◆ SELECTED EXTRACT:
# # # # # # #
Research Projects Using Growing Up Data

Association between sugar intake and childhood asthma: a longitudinal study of the Growing Up in New Zealand cohort

Publication Date:
2021
Lead Organisation:
University of Auckland
Lead Researcher:
Simon Thornley, Francesca Pigatto, Cameron Grant
Access Type:
Internal
Primary Classification:
Secondary Classification:
Health and Wellbeing

In New Zealand, one in seven children, aged 2-14 years, were treated for asthma in 2011-2013. Ethnic-specific differences in asthma have been described in New Zealand, whereby Maori and Pacific children are more likely to be hospitalised due to asthma and have higher asthma-related mortality rates.

Obesity is now recognized as a major risk factor for asthma and several longitudinal epidemiological studies show that obesity often precedes incident asthma. Increasing consumption of sugar represents one possible contributor to obesity and obesity is also associated with increased asthma severity, poorer disease control and lower quality of life.

The study will also explore a possible link between scabies and asthma, as there are a number of shared features of the immune response to scabies and asthma. Another unpublished study has shown that children with a past diagnosis of scabies are at an increased risk of asthma compared to children with no such history.

The study will consider the role of other possible risk factors for asthma, such as maternal smoking, indoor dampness and breast feeding, which will be treated as potential confounders.

Since the primary cause of asthma is unknown, our study could contribute to giving statistical evidence of association between these competing hypotheses discussed above. Since asthma contributes to ethnic inequality in health status, such a study has the potential to reduce inequity, since dietary factors and scabies are potentially modifiable.
# # # # # # #
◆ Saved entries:
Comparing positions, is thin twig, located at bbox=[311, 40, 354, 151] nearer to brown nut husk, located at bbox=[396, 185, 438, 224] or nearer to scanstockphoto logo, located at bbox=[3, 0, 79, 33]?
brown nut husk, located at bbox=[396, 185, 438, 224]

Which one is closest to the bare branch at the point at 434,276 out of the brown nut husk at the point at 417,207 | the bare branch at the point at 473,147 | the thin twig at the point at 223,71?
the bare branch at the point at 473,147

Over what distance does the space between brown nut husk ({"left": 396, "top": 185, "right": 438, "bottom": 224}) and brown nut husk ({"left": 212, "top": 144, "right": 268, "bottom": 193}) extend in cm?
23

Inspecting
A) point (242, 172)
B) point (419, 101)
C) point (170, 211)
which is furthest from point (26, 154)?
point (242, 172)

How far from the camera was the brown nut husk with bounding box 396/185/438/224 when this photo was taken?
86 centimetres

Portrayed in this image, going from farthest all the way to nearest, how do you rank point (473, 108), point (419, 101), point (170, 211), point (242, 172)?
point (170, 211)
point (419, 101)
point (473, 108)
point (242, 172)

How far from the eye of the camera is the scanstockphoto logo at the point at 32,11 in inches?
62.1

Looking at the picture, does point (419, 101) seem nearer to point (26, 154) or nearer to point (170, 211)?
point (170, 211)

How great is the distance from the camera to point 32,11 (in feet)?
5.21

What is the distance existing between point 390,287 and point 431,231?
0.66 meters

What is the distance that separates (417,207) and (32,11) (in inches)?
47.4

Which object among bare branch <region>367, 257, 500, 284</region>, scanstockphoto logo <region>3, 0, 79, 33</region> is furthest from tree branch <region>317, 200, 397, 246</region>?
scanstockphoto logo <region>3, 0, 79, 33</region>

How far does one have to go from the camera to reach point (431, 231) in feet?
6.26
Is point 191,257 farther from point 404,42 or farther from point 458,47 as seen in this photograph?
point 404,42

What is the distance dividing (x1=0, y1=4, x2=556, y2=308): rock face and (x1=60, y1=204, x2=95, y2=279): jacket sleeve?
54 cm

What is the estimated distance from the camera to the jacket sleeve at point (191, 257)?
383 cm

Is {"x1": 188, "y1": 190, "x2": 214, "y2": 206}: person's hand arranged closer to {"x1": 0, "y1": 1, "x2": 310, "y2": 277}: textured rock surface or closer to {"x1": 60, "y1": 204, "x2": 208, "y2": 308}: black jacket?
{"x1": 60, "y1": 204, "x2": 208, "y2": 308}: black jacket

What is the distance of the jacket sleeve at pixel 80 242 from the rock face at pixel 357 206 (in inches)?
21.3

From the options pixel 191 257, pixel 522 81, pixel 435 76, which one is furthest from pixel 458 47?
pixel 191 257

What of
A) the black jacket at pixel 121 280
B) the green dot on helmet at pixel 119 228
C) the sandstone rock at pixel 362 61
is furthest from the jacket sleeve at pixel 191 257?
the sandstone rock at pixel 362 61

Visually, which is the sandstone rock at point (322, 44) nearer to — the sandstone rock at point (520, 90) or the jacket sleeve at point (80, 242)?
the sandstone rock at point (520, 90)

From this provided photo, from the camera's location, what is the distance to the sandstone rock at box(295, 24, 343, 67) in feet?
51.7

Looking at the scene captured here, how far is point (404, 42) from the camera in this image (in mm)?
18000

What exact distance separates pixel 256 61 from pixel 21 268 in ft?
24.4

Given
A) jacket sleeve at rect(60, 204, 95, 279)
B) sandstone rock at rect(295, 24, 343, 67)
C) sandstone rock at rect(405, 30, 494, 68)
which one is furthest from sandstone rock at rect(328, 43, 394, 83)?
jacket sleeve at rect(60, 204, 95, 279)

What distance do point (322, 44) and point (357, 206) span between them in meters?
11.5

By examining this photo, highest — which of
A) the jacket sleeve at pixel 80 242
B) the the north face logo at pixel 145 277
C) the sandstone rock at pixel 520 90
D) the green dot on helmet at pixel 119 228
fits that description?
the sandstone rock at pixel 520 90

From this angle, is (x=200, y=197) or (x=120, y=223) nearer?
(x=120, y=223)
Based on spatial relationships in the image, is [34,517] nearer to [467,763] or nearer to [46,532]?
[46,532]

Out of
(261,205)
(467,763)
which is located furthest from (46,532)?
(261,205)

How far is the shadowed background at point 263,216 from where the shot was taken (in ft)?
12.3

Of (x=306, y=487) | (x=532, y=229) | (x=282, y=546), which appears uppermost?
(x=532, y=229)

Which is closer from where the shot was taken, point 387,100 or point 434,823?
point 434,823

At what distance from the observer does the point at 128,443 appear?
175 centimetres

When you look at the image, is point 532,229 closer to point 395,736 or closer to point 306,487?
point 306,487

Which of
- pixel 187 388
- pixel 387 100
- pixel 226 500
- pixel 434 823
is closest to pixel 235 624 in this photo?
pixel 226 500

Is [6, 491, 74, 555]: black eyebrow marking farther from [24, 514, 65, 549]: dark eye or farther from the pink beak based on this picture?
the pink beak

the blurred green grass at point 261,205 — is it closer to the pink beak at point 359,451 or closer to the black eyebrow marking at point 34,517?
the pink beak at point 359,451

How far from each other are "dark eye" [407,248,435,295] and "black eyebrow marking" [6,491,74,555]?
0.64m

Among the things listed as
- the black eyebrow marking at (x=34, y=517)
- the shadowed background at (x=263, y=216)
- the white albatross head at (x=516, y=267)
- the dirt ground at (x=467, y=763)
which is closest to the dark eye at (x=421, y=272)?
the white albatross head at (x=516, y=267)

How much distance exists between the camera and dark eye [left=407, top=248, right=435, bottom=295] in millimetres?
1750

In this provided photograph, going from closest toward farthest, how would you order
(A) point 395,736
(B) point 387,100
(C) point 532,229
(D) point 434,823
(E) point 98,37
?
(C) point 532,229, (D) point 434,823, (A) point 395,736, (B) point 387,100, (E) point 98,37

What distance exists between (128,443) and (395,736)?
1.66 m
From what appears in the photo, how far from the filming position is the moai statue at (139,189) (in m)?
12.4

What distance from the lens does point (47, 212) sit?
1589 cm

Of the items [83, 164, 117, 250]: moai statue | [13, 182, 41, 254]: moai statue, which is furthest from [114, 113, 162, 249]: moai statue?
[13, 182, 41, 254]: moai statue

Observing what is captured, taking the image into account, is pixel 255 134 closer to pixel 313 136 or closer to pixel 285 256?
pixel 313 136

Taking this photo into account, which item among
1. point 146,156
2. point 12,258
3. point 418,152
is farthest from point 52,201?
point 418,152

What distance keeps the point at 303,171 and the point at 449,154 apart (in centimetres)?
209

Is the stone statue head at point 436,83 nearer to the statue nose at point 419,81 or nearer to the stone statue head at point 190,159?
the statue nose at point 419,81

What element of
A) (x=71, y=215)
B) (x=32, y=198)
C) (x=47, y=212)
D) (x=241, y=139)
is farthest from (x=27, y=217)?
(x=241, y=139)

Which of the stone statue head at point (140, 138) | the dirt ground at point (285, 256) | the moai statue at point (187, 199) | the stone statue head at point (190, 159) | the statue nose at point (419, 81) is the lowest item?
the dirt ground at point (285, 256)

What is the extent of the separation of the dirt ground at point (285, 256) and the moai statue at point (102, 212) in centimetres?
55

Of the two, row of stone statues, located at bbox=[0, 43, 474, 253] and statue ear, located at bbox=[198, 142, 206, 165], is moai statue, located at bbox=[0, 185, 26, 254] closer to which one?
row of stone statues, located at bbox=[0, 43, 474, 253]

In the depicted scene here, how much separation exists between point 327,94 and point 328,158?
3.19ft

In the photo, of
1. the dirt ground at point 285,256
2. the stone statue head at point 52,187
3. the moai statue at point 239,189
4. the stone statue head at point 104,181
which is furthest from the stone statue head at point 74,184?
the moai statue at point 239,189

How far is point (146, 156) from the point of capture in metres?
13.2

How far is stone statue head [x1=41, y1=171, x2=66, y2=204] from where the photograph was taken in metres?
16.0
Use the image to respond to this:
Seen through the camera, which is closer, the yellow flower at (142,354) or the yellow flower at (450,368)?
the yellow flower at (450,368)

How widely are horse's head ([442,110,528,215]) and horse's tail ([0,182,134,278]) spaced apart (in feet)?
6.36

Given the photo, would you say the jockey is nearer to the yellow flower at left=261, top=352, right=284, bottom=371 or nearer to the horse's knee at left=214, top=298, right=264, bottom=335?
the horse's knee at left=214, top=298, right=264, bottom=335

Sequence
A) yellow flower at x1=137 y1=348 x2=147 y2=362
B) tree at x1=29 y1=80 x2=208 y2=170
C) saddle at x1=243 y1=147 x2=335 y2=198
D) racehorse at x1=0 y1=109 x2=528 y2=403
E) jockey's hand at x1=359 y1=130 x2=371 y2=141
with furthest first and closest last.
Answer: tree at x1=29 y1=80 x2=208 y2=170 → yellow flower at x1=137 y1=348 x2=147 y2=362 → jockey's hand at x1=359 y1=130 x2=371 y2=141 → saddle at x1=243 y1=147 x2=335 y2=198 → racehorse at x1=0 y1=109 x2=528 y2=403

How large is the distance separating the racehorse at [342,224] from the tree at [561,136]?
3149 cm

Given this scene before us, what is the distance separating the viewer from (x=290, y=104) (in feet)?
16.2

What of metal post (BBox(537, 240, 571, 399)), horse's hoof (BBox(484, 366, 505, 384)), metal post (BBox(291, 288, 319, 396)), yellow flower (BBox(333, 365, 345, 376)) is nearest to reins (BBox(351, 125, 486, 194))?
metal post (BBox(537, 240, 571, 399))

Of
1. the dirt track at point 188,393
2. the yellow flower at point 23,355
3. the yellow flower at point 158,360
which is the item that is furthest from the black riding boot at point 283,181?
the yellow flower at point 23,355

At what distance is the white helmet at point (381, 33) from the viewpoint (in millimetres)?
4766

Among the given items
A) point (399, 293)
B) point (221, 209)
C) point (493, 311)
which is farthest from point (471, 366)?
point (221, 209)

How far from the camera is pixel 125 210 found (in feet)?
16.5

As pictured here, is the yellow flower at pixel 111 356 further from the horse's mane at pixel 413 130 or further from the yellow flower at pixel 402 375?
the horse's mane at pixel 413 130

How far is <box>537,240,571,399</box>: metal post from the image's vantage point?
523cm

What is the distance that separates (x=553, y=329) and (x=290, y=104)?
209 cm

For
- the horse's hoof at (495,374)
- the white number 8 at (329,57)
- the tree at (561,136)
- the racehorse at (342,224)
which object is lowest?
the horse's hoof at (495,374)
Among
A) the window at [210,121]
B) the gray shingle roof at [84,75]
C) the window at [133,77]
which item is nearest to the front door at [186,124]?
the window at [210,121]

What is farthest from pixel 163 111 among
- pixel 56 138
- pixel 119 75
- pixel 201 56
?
# # # # # # #
◆ TASK GOAL: Write out the part of the asthma study summary between "The study will also" and "are potentially modifiable.", inclusive, word for word.

◆ OUTPUT:
The study will also explore a possible link between scabies and asthma, as there are a number of shared features of the immune response to scabies and asthma. Another unpublished study has shown that children with a past diagnosis of scabies are at an increased risk of asthma compared to children with no such history.

The study will consider the role of other possible risk factors for asthma, such as maternal smoking, indoor dampness and breast feeding, which will be treated as potential confounders.

Since the primary cause of asthma is unknown, our study could contribute to giving statistical evidence of association between these competing hypotheses discussed above. Since asthma contributes to ethnic inequality in health status, such a study has the potential to reduce inequity, since dietary factors and scabies are potentially modifiable.